Excellent work narrowing down your rangefinder options to the Nikon Coolshot 20 and the Nikon Coolshot 40. In today’s world of golf, there are so many fantastic rangefinder options to choose from, but Nikon really puts out a quality product.
There are some critical differences between these two models that are important to consider before making your final decision. In this review, we will discuss in length the pros and cons to both the Nikon Coolshot 20 and the Nikon Coolshot 40 Rangefinders.
The combination of Nikon’s features and fair pricing make them a front-runner in the golf rangefinder game.
Nikon Coolshot 20 vs 40
When choosing a rangefinder, some essential things need to be considered.
Neither of these Nikon models have the slope function. This can be a turn off to some, but since it can’t be used in tournaments, you really won’t be at a loss when it comes to game day.
Related read: Do I need a golf rangefinder with slope?
The Nikon Coolshot 20 can give you yardage up to 550 yards, the 40 takes it to 650. Yes, this is a difference in 100 yards, the question is, how often do you need a yardage 650 yards away.
Both Nikon Coolshot rangefinders are considered to be compact type rangefinders. They are small enough to be put in your pocket when playing, and it’s comfortable to hold in the palm of your hand.
First Target Priority
Both the Nikon Coolshot 20 and the 40 come with what is called first target priority. This is to help golfers know that they have zeroed in on the correct target. When looking at a green surrounded by trees or a clubhouse, it can be challenging to see if you have the exact yardage to the pin.
Both the Nikon Coolshot 20 and Nikon Coolshot 40 have an eight-second scan mode, but the Nikon 40 does have a slight advantage. It has a feature called Hyper Read that will help to pick up the yardage a bit quicker than the Coolshot 20. If you were using your 20 for years and some reason tried the 40, you would likely notice the difference. Is the 40 so fast that it genuinely outshines the 20, not really.

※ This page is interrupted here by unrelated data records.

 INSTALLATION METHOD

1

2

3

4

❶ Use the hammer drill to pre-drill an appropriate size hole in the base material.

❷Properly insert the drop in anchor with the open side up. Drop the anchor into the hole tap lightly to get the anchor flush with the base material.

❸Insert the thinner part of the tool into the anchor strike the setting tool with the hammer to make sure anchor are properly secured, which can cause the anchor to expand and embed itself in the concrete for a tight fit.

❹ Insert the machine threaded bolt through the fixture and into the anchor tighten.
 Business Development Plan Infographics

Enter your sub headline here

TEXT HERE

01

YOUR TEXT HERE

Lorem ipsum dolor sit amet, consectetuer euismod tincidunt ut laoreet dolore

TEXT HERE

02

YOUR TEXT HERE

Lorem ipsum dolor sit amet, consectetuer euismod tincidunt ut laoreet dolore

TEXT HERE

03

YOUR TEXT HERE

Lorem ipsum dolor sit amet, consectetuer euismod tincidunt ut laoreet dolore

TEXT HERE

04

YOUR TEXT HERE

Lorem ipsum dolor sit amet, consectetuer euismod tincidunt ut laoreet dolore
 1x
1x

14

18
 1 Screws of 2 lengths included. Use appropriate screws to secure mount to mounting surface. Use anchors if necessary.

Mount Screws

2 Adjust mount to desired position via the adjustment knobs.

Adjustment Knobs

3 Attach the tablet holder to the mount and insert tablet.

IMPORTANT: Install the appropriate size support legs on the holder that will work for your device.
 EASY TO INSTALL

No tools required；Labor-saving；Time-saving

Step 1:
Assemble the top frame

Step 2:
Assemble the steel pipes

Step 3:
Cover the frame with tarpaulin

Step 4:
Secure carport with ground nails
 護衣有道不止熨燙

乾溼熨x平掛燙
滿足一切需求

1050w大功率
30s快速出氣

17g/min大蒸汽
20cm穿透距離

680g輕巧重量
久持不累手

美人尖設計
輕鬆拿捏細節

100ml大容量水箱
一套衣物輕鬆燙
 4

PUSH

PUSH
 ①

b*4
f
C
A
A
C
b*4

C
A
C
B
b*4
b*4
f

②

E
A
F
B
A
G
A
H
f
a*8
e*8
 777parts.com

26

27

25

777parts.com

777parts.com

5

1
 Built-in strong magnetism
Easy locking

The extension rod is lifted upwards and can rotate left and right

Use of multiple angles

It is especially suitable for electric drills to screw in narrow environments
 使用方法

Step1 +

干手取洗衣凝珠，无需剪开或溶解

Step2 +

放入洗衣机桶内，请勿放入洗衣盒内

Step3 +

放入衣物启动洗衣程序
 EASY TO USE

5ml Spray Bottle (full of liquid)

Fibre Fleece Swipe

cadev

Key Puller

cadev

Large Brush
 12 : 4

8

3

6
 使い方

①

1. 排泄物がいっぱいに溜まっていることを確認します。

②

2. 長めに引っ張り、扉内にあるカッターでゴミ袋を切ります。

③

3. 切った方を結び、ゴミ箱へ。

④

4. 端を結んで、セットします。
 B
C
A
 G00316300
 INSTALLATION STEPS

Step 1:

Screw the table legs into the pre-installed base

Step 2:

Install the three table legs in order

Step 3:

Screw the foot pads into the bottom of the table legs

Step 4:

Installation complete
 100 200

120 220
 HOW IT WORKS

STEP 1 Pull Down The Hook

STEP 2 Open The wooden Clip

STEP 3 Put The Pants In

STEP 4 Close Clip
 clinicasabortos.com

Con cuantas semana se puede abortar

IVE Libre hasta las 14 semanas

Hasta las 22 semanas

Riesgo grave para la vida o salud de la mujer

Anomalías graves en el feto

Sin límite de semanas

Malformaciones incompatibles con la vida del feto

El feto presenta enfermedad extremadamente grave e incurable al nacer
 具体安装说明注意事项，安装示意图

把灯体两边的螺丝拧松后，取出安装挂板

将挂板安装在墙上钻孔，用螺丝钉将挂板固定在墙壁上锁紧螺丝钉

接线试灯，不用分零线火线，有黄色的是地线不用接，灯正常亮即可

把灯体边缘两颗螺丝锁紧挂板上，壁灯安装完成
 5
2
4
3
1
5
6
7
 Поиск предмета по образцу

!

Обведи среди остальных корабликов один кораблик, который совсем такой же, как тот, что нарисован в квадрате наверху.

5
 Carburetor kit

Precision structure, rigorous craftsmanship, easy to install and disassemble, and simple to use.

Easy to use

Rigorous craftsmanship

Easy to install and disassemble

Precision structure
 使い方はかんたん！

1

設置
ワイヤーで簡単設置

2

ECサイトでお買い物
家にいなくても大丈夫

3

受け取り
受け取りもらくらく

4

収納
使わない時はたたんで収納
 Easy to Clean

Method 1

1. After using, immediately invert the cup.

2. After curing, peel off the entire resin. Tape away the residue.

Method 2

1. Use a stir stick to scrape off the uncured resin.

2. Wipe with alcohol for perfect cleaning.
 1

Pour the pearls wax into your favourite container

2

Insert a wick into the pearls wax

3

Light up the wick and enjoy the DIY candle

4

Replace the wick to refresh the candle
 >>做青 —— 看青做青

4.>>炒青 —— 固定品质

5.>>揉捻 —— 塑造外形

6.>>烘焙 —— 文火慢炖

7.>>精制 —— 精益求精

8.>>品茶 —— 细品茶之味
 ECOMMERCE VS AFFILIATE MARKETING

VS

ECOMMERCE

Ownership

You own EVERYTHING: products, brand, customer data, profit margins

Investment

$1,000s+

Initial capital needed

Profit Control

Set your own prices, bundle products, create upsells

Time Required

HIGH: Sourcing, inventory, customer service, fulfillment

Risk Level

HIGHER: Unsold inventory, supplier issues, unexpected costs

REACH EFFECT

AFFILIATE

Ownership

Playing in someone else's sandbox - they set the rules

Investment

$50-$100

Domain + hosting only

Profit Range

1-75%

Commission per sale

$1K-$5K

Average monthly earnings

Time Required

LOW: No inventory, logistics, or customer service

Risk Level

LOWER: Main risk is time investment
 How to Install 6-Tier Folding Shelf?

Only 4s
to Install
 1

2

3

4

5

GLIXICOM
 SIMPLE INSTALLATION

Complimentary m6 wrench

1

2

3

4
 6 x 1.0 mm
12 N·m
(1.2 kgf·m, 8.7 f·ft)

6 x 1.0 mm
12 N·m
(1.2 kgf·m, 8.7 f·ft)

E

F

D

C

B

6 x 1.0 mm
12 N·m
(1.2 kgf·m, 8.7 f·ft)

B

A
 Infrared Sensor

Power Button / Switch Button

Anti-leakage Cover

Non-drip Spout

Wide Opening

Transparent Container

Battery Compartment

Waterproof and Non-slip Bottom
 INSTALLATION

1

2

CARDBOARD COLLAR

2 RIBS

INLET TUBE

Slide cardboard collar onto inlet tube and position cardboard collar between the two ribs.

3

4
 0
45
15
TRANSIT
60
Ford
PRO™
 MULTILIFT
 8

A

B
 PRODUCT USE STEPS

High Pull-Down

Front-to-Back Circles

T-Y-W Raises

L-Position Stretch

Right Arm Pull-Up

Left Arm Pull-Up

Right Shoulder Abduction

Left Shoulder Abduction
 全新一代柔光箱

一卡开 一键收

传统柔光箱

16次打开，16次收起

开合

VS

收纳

As far as golf rangefinders go, both of these units are moderately priced. The Nikon 40 generally retails for about $100 or so more than the Nikon 40. That difference is price is due to the extra hyper read feature. The Nikon 40 is also shaped slightly differently to better fit in the palm of a player’s hand.
Another critical factor to consider is accuracy. If a rangefinder is not accurate, you may as well be pacing off your yardage to the nearest sprinkler head. The good news with both of these Nikon Coolshot models is that they are accurate to within one yard. Even with this being a lower-priced unit, most high-end range finders make the same claim that they are correct within that 1-yard range. Great value on these models when it comes to accuracy.
Anytime you purchase a rangefinder, it is essential to do some research on a warranty. There are some very inexpensive models out there that will claim they are capable of many things, but they barely hold up for a season. With a Nikon, not only are you getting a high quality rangefinder, but you have a two-year warranty and a reliable and reputable company standing behind the product. This is worth considering.
|Nikon Coolshot 20||Nikon Coolshot 40|
|Yardage||550 Yards||650 Yards
|Accuracy||Within 1 Yard||Within 1 Yard|
|Scanning||8 Second Scan Mode||8 Second Scan Mode with Hyper Read|
|Weight||4.4 oz.||5.2 oz.
|Warranty||2 years||2 years|
Based on all of the information we provided, maybe you already know which rangefinder we would choose if it came down to the Nikon 20 vs. Nikon 40. It seems like the Nikon 20 has everything that you could need in a non-slope rangefinder for an incredibly reasonable price.
If for some reason, the Nikon 40 had a slope mode that could be turned on and off, we would see it being a much better investment. The scanning mode on the Nikon 40 is indeed faster than the Nikon 20; the question is if it is quick enough to justify a $100 difference in price. If you are someone that sees this being worth it, then, by all means, go with the Nikon 40.
Regardless of which model you choose, you won’t be disappointed by a Nikon rangefinder. Considering the value and the features, this is a model that will keep you from rangefinder shopping for quite some time.